I also noticed it. For CONFIG_PREEMPTION=n, preempt_disable() and 
preempt_enable() adds barrier(); I thought that was required for the
case where num online cpus <= 1?

>> +	ret = ret && (atomic_add_return(0, &rcu_state.n_online_cpus) <= 1);
>>   	return ret;
>>   }
>>   
>> @@ -3655,6 +3705,11 @@ void synchronize_rcu(void)
>>   			 lock_is_held(&rcu_sched_lock_map),
>>   			 "Illegal synchronize_rcu() in RCU read-side critical section");
>>   	if (rcu_blocking_is_gp())
>> +		/*
>> +		 * atomic_add_return() in rcu_blocking_is_gp () provides
>> +		 * full memory barrier ordering with any rcu section after
>> +		 * synchronize_rcu() call.
>> +		 */
> 
> Given your fix of having RCU keep its own count of the number of online
> CPUs, no additional ordering is required.  Either synchronize_rcu()
> provides what is required or we are in single-CPU state, meaning we
> don't need any ordering.
> 
>>   		return;
>>   	if (rcu_gp_is_expedited())
>>   		synchronize_rcu_expedited();
>> @@ -4086,6 +4141,10 @@ void rcu_cpu_starting(unsigned int cpu)
>>   	mask = rdp->grpmask;
>>   	raw_spin_lock_irqsave_rcu_node(rnp, flags);
>>   	WRITE_ONCE(rnp->qsmaskinitnext, rnp->qsmaskinitnext | mask);
>> +	/* Order with access of n_online_cpus in rcu_blocking_is_gp */
>> +	atomic_inc(&rcu_state.n_online_cpus);
>> +	/* Order with rcu-side usages after this */
>> +	smp_mb__after_atomic();
> 
> Ah, here is the problem.  Please instead put the increment in
> rcutree_prepare_cpu(), which in the one-to-two transition will be running
> on the single CPU in the system, thus avoiding the need for ordering.
> Yes, this will result in unnecessary calls to synchronize_rcu() during
> the CPU-online process, but who cares?  ;-)
> 
>>   	newcpu = !(rnp->expmaskinitnext & mask);
>>   	rnp->expmaskinitnext |= mask;
>>   	/* Allow lockless access for expedited grace periods. */
>> @@ -4138,6 +4197,12 @@ void rcu_report_dead(unsigned int cpu)
>>   		raw_spin_lock_irqsave_rcu_node(rnp, flags);
>>   	}
>>   	WRITE_ONCE(rnp->qsmaskinitnext, rnp->qsmaskinitnext & ~mask);
>> +	/*
>> +	 * Order with access of n_online_cpus in rcu_blocking_is_gp().

» Provided records
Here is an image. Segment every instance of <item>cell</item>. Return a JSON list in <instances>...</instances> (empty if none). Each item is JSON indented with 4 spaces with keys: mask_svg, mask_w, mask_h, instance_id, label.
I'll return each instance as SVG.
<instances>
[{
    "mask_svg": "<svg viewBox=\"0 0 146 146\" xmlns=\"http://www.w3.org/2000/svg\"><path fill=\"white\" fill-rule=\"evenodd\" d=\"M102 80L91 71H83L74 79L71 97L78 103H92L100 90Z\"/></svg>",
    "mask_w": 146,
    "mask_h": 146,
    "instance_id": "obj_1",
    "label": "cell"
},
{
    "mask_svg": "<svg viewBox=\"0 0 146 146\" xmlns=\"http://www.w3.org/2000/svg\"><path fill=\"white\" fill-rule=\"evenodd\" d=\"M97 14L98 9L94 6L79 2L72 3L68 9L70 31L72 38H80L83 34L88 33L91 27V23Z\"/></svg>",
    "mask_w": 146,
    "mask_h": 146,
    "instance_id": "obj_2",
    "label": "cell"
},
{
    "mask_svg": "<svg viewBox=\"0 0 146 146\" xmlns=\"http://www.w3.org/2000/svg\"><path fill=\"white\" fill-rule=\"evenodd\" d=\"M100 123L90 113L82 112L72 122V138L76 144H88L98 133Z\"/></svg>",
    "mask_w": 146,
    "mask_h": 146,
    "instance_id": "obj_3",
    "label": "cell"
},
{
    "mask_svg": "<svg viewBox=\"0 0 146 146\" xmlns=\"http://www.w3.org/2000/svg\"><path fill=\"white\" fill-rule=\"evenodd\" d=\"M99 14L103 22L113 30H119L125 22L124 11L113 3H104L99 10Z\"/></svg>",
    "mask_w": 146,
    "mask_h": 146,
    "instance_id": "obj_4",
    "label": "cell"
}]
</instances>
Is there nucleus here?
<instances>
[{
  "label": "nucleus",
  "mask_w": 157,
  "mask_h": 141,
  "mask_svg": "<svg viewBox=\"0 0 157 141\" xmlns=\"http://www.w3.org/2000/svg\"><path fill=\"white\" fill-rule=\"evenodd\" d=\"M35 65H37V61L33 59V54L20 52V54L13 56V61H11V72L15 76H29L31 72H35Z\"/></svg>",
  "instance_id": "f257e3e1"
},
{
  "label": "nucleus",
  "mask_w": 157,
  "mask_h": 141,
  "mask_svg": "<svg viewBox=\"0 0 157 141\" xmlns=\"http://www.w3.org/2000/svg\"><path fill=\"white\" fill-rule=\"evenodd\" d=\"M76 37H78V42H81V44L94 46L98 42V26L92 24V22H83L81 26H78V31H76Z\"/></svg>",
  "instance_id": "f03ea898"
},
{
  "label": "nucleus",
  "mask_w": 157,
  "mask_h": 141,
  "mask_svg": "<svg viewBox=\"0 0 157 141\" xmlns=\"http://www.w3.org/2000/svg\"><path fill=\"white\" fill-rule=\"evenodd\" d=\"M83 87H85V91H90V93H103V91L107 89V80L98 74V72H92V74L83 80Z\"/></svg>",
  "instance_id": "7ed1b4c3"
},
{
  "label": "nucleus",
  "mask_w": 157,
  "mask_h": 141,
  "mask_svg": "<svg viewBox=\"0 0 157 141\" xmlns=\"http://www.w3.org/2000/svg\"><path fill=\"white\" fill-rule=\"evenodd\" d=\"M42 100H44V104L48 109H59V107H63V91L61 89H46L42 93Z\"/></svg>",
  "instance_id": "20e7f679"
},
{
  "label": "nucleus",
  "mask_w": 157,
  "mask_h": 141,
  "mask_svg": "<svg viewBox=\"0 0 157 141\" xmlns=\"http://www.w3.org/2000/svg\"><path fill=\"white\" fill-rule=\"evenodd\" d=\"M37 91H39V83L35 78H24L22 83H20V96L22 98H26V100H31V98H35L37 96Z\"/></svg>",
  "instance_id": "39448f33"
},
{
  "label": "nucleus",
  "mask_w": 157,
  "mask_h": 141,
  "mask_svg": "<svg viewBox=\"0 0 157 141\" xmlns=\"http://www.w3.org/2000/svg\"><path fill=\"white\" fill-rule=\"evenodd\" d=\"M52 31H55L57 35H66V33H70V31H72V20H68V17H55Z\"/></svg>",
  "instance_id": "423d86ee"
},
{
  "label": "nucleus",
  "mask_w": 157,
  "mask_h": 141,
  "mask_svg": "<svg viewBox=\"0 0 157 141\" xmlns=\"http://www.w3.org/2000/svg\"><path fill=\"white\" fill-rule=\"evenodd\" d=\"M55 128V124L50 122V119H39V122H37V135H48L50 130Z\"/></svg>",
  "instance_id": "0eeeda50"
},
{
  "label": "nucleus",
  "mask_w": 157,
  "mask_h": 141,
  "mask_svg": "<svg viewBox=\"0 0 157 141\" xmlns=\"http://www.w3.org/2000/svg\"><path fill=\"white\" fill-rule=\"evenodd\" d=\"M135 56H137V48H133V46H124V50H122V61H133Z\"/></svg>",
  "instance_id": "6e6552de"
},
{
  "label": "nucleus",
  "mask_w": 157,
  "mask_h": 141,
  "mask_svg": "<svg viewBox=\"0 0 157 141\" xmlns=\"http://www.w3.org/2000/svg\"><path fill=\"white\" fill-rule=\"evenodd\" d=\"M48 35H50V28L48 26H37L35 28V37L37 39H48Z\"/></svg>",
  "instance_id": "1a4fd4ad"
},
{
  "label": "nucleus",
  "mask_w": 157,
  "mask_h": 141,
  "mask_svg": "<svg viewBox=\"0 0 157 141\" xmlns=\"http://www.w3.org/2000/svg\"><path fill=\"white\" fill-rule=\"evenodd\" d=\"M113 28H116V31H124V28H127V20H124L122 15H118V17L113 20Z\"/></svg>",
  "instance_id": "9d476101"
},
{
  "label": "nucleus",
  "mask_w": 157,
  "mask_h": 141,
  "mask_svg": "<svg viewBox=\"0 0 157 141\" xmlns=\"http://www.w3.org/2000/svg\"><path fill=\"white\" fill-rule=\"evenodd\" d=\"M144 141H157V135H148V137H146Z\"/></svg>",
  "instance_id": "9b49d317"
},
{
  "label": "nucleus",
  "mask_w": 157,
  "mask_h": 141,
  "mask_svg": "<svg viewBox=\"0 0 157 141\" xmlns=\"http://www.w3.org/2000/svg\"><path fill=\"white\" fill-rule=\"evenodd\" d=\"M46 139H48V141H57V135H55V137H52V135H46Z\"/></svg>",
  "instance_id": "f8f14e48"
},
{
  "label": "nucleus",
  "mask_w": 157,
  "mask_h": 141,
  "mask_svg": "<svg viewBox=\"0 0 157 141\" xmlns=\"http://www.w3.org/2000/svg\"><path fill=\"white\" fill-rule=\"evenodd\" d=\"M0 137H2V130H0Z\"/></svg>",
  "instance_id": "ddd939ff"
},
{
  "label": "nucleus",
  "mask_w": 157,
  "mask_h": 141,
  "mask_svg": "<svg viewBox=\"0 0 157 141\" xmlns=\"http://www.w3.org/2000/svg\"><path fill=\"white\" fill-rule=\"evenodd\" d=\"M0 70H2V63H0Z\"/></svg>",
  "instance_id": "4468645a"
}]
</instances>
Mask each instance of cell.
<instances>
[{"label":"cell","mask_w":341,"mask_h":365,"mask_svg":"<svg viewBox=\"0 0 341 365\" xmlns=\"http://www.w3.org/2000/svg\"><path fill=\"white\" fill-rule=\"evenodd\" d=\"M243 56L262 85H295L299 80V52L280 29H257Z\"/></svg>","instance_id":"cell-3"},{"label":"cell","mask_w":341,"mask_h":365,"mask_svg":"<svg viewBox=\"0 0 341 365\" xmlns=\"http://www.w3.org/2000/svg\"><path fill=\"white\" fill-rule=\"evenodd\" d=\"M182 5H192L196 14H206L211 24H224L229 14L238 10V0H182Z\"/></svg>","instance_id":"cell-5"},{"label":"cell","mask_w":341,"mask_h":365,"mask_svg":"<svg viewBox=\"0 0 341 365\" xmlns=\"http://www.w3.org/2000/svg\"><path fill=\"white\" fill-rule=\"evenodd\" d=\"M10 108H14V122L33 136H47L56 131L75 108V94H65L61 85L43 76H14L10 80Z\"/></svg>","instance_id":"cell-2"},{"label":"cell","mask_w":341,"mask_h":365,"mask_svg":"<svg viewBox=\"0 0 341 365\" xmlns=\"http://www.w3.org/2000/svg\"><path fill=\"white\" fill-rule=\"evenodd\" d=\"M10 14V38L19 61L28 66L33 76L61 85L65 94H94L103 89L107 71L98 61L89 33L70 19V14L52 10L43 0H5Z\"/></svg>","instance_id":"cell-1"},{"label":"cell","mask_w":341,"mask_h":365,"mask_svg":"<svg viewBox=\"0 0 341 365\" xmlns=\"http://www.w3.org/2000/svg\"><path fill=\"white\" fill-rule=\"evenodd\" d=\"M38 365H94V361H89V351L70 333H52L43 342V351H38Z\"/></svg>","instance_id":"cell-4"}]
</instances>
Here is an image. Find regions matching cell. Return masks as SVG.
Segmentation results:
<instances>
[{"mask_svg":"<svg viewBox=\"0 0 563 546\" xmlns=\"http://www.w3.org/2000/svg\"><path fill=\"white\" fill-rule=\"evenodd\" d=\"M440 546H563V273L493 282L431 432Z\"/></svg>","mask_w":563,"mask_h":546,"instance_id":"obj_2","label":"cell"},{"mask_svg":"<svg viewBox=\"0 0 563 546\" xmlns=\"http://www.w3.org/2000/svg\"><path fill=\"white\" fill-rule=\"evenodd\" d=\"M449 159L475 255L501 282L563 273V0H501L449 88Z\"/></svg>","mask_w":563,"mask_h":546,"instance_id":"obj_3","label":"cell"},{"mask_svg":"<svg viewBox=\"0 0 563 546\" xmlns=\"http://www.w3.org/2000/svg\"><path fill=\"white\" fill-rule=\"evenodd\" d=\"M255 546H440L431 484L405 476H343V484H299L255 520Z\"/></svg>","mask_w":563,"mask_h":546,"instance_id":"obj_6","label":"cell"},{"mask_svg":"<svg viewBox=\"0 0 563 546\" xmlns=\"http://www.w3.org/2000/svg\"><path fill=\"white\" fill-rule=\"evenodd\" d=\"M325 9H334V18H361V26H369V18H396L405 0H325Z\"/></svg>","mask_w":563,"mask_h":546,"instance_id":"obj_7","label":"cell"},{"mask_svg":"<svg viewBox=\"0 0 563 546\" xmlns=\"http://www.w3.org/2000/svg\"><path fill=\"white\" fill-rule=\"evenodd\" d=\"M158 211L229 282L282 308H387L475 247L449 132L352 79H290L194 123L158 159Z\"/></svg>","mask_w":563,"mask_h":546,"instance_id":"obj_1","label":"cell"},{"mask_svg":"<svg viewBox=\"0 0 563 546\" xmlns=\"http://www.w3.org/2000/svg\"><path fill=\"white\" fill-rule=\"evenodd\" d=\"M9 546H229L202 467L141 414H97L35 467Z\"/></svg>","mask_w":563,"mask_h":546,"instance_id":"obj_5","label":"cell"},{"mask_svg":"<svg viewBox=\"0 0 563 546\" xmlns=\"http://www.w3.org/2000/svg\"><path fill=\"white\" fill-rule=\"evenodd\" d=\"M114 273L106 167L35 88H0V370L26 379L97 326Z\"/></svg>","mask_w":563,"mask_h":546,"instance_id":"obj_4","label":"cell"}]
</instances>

» Tasks and exercises
1. In the RCU review thread, which function does the reviewer want the n_online_cpus increment moved into?
2. From the RCU review thread, pull out the passage starting at "I also noticed" and ending at "online cpus <= 1?", word for word.
3. Pick up the RCU review thread after its last line and keep writing.

» Task-by-task outputs
1. rcutree_prepare_cpu()

2.
I also noticed it. For CONFIG_PREEMPTION=n, preempt_disable() and 
preempt_enable() adds barrier(); I thought that was required for the
case where num online cpus <= 1?

3.
>> +	 * Release semantics ensures that RCU read sections before it
>> +	 * are observed by rcu_blocking_is_gp().
>> +	 */
>> +	atomic_dec_return_release(&rcu_state.n_online_cpus);
> 
> Similarly, please put this decrement into rcutree_dead_cpu(), which
> runs on one of the remaining CPUs after the outgoing CPU is long gone.
> In the two-to-one transition, this will run on the single remaining
> CPU in the system, thus avoiding the need for ordering.  Again, yes,
> this will result in unnecessary calls to synchronize_rcu() during the
> CPU-online process, but again who cares?
> 
>>   	raw_spin_unlock_irqrestore_rcu_node(rnp, flags);
>>   	raw_spin_unlock(&rcu_state.ofl_lock);
>>   
>> diff --git a/kernel/rcu/tree.h b/kernel/rcu/tree.h
>> index e4f66b8..4d9a9c0 100644
>> --- a/kernel/rcu/tree.h
>> +++ b/kernel/rcu/tree.h
>> @@ -298,6 +298,7 @@ struct rcu_state {
>>   						/* Hierarchy levels (+1 to */
>>   						/*  shut bogus gcc warning) */
>>   	int ncpus;				/* # CPUs seen so far. */
>> +	atomic_t n_online_cpus;			/* # CPUs online for RCU. */
> 
> With those changes in place, this can be just an int.  The increments
> and decrements can use normal C-language loads and WRITE_ONCE() for the
> stores.  The trick is that this value will only change from one to two
> (and vice versa) when there is only one online CPU.
> 
> And the num_online_cpus() can be replaced with a READ_ONCE().
> 
> Does this make sense, or am I missing something?
> 
> 							Thanx, Paul
> 

Yes, this makes sense; thanks for the details! Will post v2.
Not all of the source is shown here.